▸ **WHAT TO DO**
In the data below, find the line containing "[camera trap, expert-labeled]" and the line containing "A: Moose (Alces alces).", then reproduce them and every line between, exactly. Omit pictures.

┌─ MATERIAL TO PROCESS

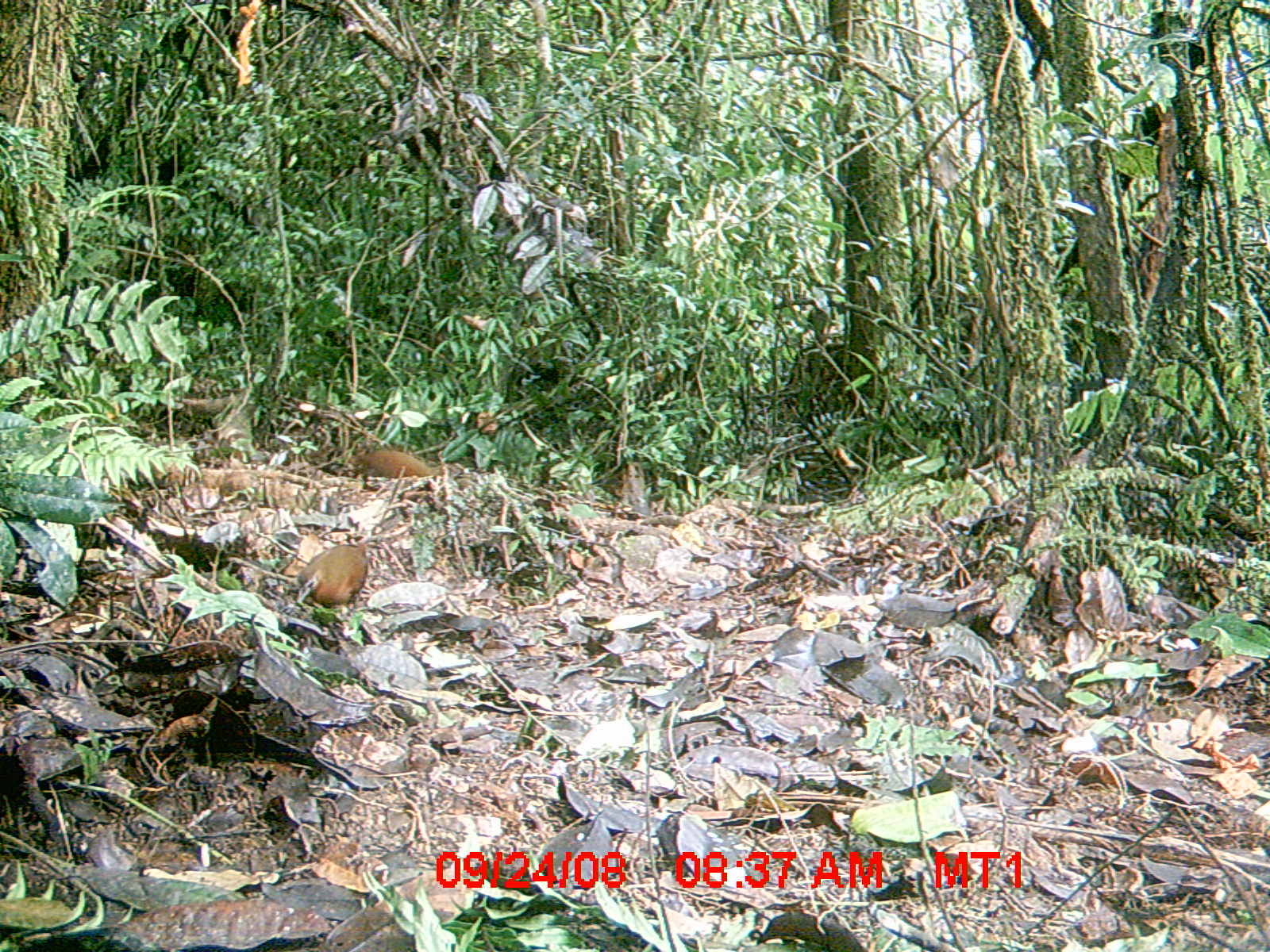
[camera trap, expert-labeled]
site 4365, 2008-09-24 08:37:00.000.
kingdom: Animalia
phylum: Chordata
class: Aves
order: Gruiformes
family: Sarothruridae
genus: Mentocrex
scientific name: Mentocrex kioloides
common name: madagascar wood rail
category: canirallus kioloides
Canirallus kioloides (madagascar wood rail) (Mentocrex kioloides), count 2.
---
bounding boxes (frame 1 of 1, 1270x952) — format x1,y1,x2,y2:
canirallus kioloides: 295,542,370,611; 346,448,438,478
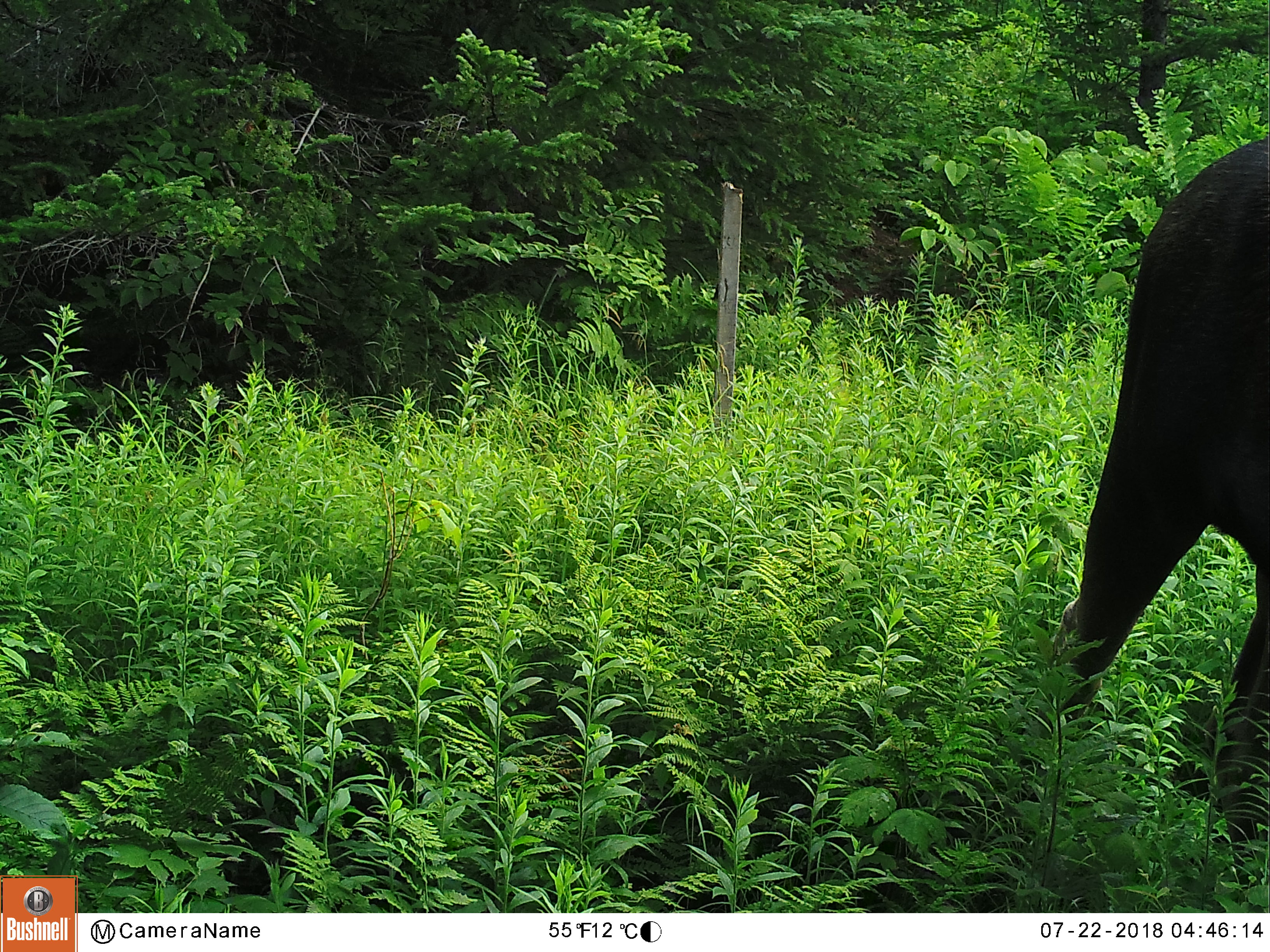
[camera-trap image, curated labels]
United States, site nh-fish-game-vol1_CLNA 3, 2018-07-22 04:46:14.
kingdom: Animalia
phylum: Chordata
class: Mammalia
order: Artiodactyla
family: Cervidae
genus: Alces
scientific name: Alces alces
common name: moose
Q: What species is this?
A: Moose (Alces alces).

└─
┌─ MATERIAL TO PROCESS

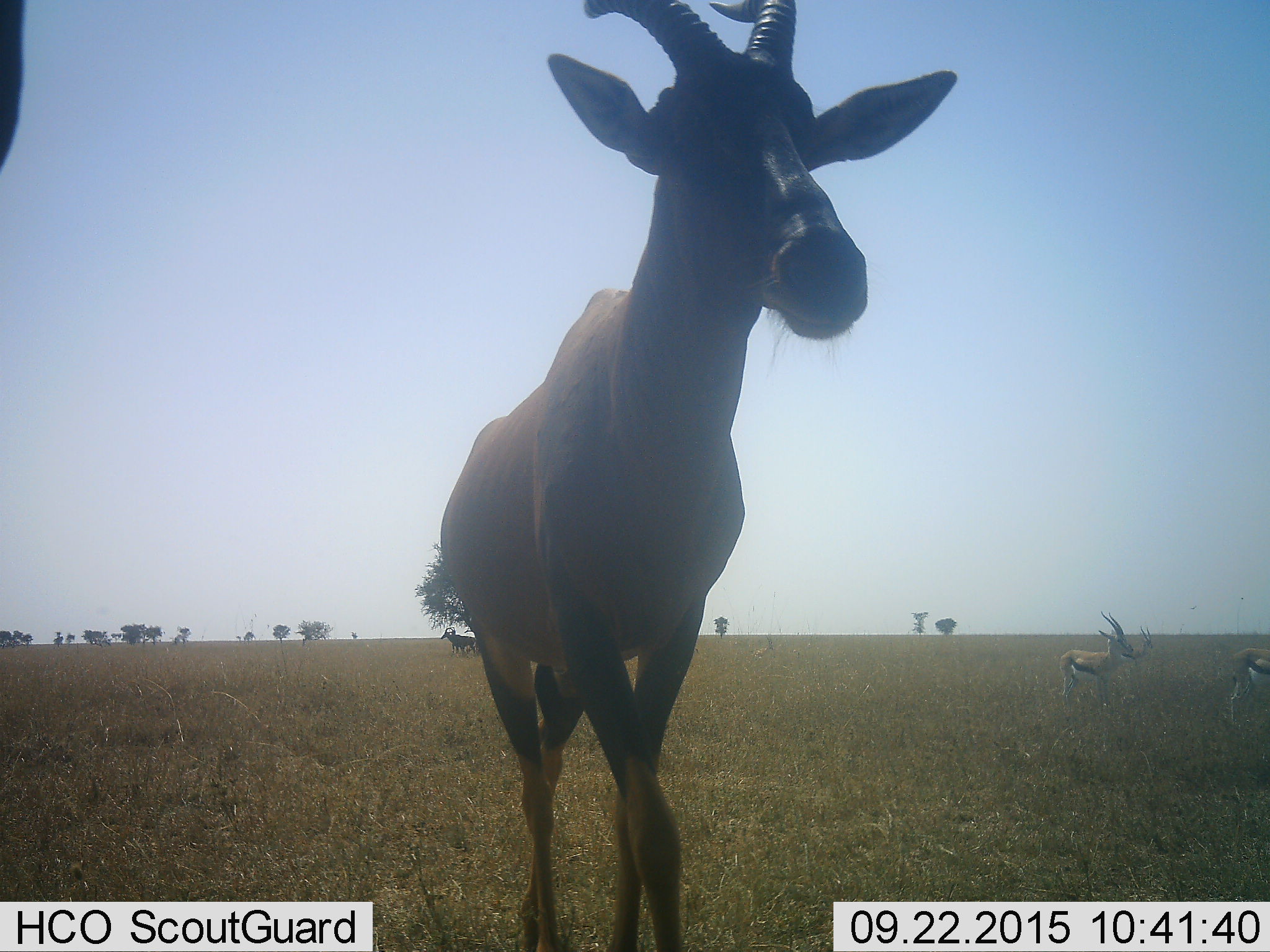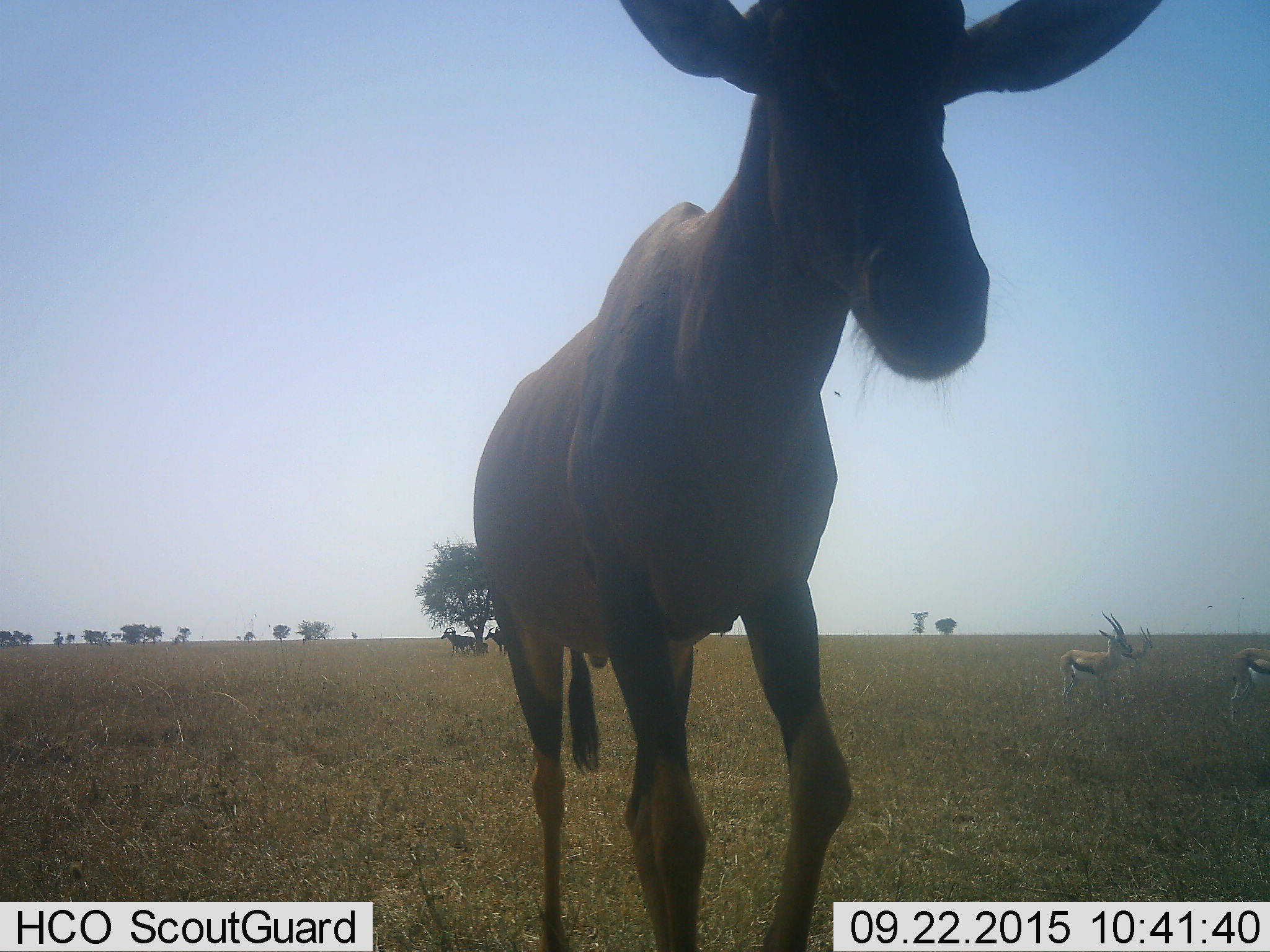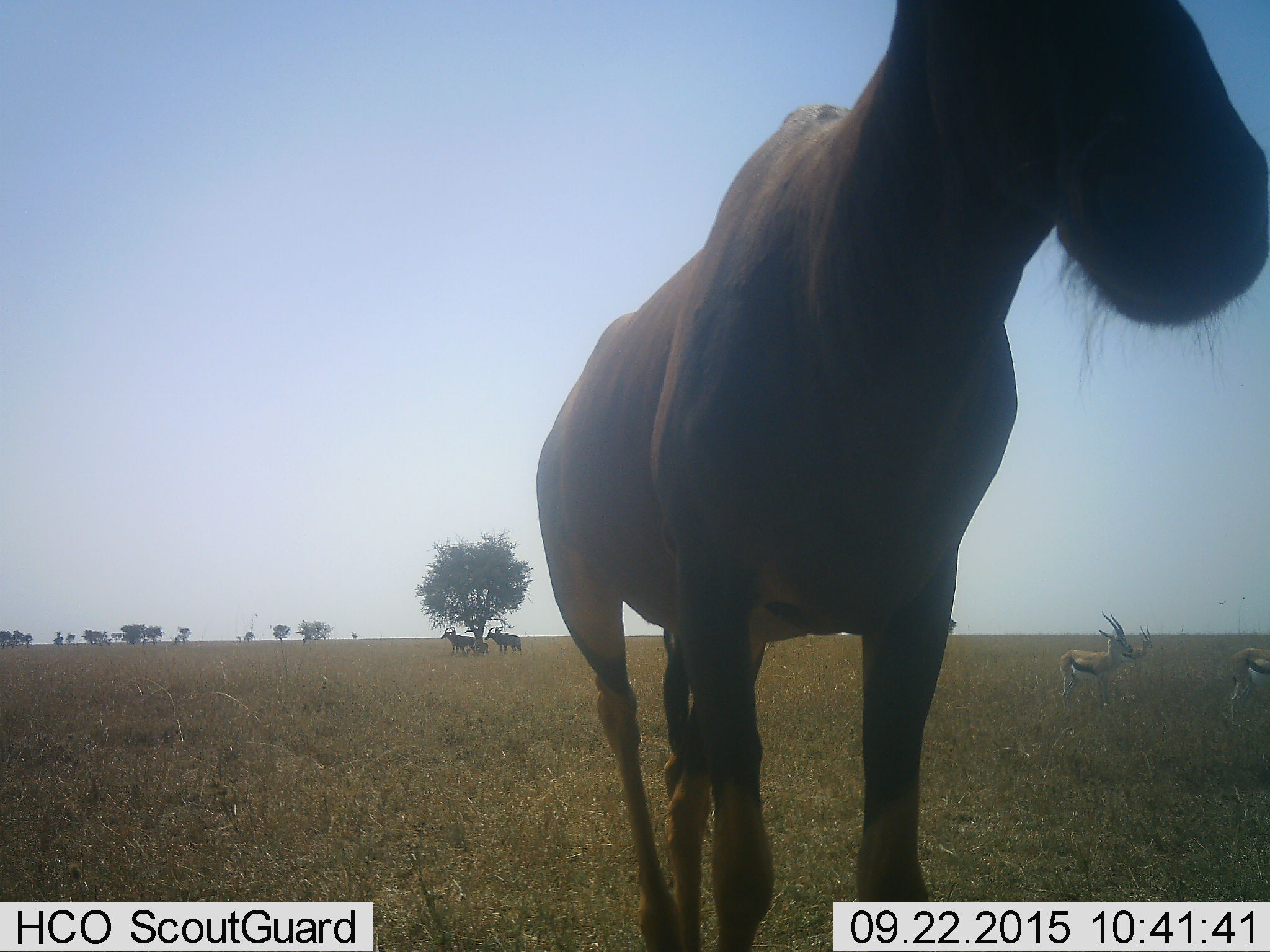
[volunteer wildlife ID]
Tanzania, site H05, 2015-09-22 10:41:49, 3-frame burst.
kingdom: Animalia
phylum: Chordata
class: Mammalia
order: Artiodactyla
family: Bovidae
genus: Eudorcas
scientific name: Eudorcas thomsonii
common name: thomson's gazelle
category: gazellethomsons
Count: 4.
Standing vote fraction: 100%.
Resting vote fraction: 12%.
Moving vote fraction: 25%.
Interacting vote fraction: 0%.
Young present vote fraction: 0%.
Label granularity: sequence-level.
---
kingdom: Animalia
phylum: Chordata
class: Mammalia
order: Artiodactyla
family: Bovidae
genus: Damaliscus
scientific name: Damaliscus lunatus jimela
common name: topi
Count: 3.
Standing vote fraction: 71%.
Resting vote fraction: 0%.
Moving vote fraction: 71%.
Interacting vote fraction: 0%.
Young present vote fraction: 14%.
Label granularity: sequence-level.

└─

▸ **EXPECTED ANSWER**
[camera trap, expert-labeled]
site 4365, 2008-09-24 08:37:00.000.
kingdom: Animalia
phylum: Chordata
class: Aves
order: Gruiformes
family: Sarothruridae
genus: Mentocrex
scientific name: Mentocrex kioloides
common name: madagascar wood rail
category: canirallus kioloides
Canirallus kioloides (madagascar wood rail) (Mentocrex kioloides), count 2.
---
bounding boxes (frame 1 of 1, 1270x952) — format x1,y1,x2,y2:
canirallus kioloides: 295,542,370,611; 346,448,438,478
[camera-trap image, curated labels]
United States, site nh-fish-game-vol1_CLNA 3, 2018-07-22 04:46:14.
kingdom: Animalia
phylum: Chordata
class: Mammalia
order: Artiodactyla
family: Cervidae
genus: Alces
scientific name: Alces alces
common name: moose
Q: What species is this?
A: Moose (Alces alces).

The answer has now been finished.